### Given text
__________________________________________________
By checking the effective credentials instead of the real UID / permitted
capabilities, ensure that the calling process actually intended to use its
credentials.
To ensure that all ptrace checks use the correct caller credentials (e.g.
in case out-of-tree code or newly added code omits the PTRACE_MODE_*CREDS
flag), use two new flags and require one of them to be set.
The problem was that when a privileged task had temporarily dropped its
privileges, e.g. by calling setreuid(0, user_uid), with the intent to
perform following syscalls with the credentials of a user, it still passed
ptrace access checks that the user would not be able to pass.
While an attacker should not be able to convince the privileged task to
perform a ptrace() syscall, this is a problem because the ptrace access
check is reused for things in procfs.
__________________________________________________
### Information shown
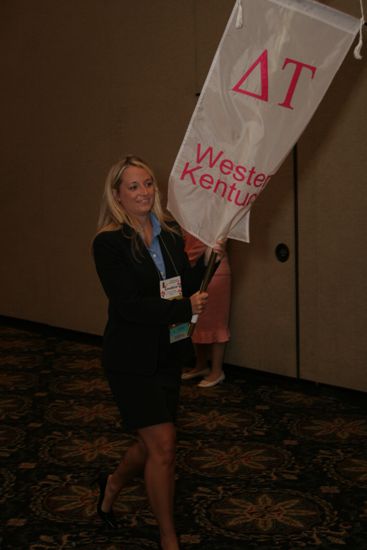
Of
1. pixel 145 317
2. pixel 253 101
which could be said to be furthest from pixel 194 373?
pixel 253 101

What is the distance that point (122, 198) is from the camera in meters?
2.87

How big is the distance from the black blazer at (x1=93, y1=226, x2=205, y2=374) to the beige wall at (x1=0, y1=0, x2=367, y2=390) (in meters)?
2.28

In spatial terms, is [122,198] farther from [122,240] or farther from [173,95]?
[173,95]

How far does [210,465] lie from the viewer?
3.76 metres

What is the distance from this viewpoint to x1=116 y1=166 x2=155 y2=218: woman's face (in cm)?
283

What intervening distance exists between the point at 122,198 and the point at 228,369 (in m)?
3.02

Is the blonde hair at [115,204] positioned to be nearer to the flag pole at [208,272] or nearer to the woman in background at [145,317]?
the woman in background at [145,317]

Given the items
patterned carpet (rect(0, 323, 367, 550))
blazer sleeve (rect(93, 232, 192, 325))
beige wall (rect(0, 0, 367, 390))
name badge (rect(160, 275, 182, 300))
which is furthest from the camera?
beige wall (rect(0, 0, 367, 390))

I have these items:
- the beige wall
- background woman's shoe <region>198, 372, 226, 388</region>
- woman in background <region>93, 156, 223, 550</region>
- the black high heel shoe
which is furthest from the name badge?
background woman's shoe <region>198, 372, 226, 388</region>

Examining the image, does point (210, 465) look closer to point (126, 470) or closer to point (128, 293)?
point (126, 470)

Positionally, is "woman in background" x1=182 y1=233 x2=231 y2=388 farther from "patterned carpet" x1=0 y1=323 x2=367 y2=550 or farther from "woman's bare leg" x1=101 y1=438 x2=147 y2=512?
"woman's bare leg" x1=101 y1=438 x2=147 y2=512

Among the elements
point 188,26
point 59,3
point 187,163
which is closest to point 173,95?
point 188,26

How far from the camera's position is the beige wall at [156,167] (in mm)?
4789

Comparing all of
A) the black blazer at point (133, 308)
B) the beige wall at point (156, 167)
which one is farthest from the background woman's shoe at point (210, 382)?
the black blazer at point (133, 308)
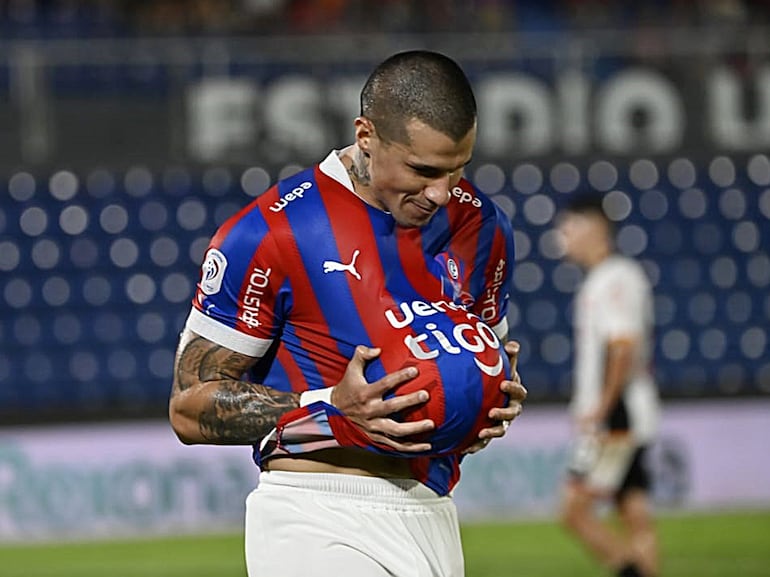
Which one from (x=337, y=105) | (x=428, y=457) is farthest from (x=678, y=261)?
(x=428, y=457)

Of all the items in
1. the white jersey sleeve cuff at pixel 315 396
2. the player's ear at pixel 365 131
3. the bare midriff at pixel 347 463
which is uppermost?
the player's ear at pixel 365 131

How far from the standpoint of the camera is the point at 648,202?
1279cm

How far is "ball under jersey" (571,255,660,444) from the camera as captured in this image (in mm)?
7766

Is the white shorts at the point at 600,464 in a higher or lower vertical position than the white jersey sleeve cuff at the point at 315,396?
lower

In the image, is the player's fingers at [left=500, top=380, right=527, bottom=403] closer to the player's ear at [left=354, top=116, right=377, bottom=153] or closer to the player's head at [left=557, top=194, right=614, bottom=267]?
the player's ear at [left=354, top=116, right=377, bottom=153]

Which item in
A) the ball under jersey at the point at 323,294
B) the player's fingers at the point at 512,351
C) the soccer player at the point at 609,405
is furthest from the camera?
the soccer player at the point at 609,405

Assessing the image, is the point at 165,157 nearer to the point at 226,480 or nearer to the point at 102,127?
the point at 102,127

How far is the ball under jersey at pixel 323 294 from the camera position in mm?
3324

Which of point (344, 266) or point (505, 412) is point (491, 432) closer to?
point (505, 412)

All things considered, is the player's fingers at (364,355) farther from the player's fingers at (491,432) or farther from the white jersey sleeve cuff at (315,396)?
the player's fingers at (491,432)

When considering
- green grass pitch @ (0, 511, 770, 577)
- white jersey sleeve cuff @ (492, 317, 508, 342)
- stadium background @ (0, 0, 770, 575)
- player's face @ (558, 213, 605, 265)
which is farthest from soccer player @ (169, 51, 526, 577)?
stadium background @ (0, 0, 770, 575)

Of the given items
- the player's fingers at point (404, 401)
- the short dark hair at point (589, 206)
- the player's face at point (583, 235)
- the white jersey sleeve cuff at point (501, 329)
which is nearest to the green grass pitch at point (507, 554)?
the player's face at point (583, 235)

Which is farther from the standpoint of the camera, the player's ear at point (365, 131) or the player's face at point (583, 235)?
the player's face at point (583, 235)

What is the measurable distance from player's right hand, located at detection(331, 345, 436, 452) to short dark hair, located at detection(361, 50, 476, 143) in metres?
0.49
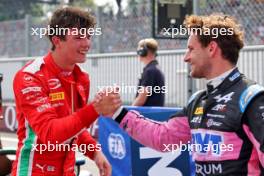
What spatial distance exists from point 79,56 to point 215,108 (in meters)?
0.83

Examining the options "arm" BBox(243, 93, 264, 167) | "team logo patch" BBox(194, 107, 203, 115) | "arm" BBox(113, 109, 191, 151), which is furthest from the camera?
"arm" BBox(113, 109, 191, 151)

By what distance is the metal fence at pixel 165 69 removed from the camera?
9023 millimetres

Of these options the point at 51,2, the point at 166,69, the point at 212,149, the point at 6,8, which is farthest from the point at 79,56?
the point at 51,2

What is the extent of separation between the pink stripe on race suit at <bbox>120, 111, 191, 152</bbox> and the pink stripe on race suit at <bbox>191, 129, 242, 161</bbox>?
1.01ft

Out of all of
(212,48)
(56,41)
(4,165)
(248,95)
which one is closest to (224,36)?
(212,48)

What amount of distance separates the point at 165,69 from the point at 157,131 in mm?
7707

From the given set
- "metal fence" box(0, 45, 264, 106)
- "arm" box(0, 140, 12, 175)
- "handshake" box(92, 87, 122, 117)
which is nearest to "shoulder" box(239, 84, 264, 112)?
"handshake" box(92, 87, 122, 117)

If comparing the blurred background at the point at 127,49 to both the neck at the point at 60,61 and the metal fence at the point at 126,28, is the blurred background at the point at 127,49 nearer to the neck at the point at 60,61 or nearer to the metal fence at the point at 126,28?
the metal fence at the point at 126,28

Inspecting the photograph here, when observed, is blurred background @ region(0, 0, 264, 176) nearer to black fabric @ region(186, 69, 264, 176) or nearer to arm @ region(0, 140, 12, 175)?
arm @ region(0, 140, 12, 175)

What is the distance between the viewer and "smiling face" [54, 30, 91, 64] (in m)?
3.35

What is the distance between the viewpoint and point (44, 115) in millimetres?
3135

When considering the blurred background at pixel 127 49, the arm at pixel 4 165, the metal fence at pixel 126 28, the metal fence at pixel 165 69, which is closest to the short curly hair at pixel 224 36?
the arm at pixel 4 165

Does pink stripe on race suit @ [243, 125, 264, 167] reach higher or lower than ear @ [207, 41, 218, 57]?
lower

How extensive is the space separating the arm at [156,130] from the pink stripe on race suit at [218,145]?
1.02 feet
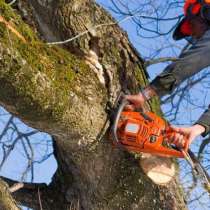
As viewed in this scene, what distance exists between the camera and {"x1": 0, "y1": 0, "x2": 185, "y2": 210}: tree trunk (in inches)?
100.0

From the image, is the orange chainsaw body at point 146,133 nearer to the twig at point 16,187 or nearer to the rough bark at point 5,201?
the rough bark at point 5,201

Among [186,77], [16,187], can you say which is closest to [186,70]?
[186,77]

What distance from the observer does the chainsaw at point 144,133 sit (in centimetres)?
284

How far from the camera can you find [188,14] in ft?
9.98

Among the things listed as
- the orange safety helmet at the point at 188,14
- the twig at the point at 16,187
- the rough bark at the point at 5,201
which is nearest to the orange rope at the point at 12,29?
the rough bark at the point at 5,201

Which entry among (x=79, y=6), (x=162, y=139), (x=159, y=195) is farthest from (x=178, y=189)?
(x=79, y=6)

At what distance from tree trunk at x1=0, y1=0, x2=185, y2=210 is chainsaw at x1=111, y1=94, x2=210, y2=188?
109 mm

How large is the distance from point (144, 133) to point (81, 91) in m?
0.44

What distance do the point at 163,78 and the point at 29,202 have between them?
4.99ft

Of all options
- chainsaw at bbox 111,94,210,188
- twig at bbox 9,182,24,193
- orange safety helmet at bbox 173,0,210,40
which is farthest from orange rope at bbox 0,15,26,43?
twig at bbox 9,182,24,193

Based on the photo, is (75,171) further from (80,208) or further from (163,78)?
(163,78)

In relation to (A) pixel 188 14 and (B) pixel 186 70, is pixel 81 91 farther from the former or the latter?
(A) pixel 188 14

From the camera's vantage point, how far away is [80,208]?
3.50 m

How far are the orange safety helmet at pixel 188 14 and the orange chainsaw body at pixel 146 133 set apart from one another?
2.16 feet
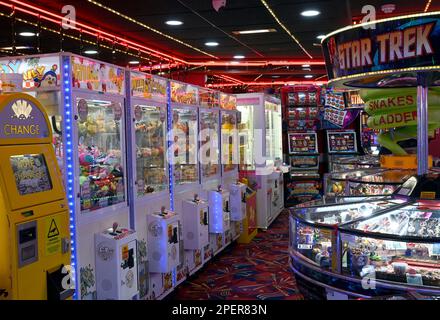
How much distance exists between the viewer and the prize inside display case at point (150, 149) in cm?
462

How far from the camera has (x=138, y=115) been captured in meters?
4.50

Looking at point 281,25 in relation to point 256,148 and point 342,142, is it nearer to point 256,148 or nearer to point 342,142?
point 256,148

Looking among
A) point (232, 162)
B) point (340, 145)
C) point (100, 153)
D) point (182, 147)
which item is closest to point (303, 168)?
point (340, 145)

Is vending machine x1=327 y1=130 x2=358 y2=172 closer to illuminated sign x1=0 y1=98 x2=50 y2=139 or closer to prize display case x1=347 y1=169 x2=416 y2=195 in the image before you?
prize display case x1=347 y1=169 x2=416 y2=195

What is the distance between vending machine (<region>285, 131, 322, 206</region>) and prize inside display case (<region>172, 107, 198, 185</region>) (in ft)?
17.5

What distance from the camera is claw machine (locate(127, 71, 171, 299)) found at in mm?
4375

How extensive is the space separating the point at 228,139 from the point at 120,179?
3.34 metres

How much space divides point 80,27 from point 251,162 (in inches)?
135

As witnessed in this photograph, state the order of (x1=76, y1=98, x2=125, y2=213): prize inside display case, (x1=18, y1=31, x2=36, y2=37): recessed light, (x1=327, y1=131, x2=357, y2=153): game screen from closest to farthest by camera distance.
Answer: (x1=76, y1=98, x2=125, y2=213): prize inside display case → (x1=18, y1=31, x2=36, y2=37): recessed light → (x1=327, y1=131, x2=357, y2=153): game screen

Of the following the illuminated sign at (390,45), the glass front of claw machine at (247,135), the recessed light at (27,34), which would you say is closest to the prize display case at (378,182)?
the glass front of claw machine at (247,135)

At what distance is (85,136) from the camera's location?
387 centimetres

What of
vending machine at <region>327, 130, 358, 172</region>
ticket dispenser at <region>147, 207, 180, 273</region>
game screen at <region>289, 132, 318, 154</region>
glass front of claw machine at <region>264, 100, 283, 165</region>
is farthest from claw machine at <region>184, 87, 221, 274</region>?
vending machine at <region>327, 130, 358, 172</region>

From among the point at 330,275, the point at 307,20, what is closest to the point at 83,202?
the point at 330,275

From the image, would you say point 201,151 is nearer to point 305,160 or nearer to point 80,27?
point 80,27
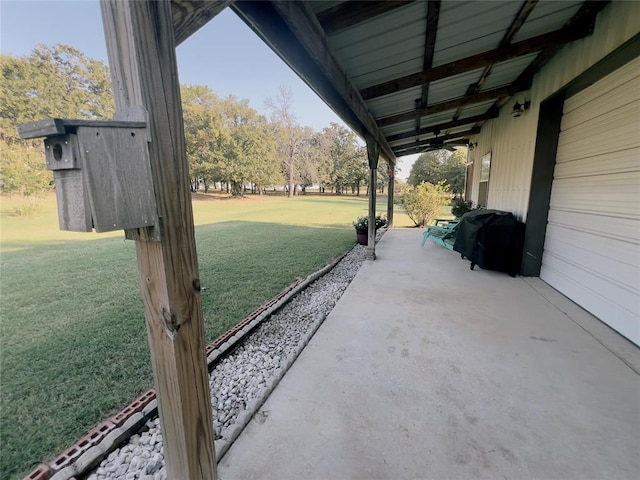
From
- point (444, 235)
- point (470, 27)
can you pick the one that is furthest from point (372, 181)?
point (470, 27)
__________________________________________________
### What this exercise asks
- A) Quote in full each sentence of the ptrace credentials text that contains the word "ptrace".
- B) Pick out every line of the records containing the word "extensive" and copy each one. Case counts.

### Solved problems
- A)
To ensure that all ptrace checks use the correct caller credentials (e.g. in case out-of-tree code or newly added code omits the PTRACE_MODE_*CREDS flag), use two new flags and require one of them to be set.

The problem was that when a privileged task had temporarily dropped its privileges, e.g. by calling setreuid(0, user_uid), with the intent to perform following syscalls with the credentials of a user, it still passed ptrace access checks that the user would not be able to pass.

While an attacker should not be able to convince the privileged task to perform a ptrace() syscall, this is a problem because the ptrace access check is reused for things in procfs.

- B)
How extensive is the space separating the arm at [156,130] from the pink stripe on race suit at [218,145]?
How extensive is the space separating the point at 228,139 from the point at 120,179?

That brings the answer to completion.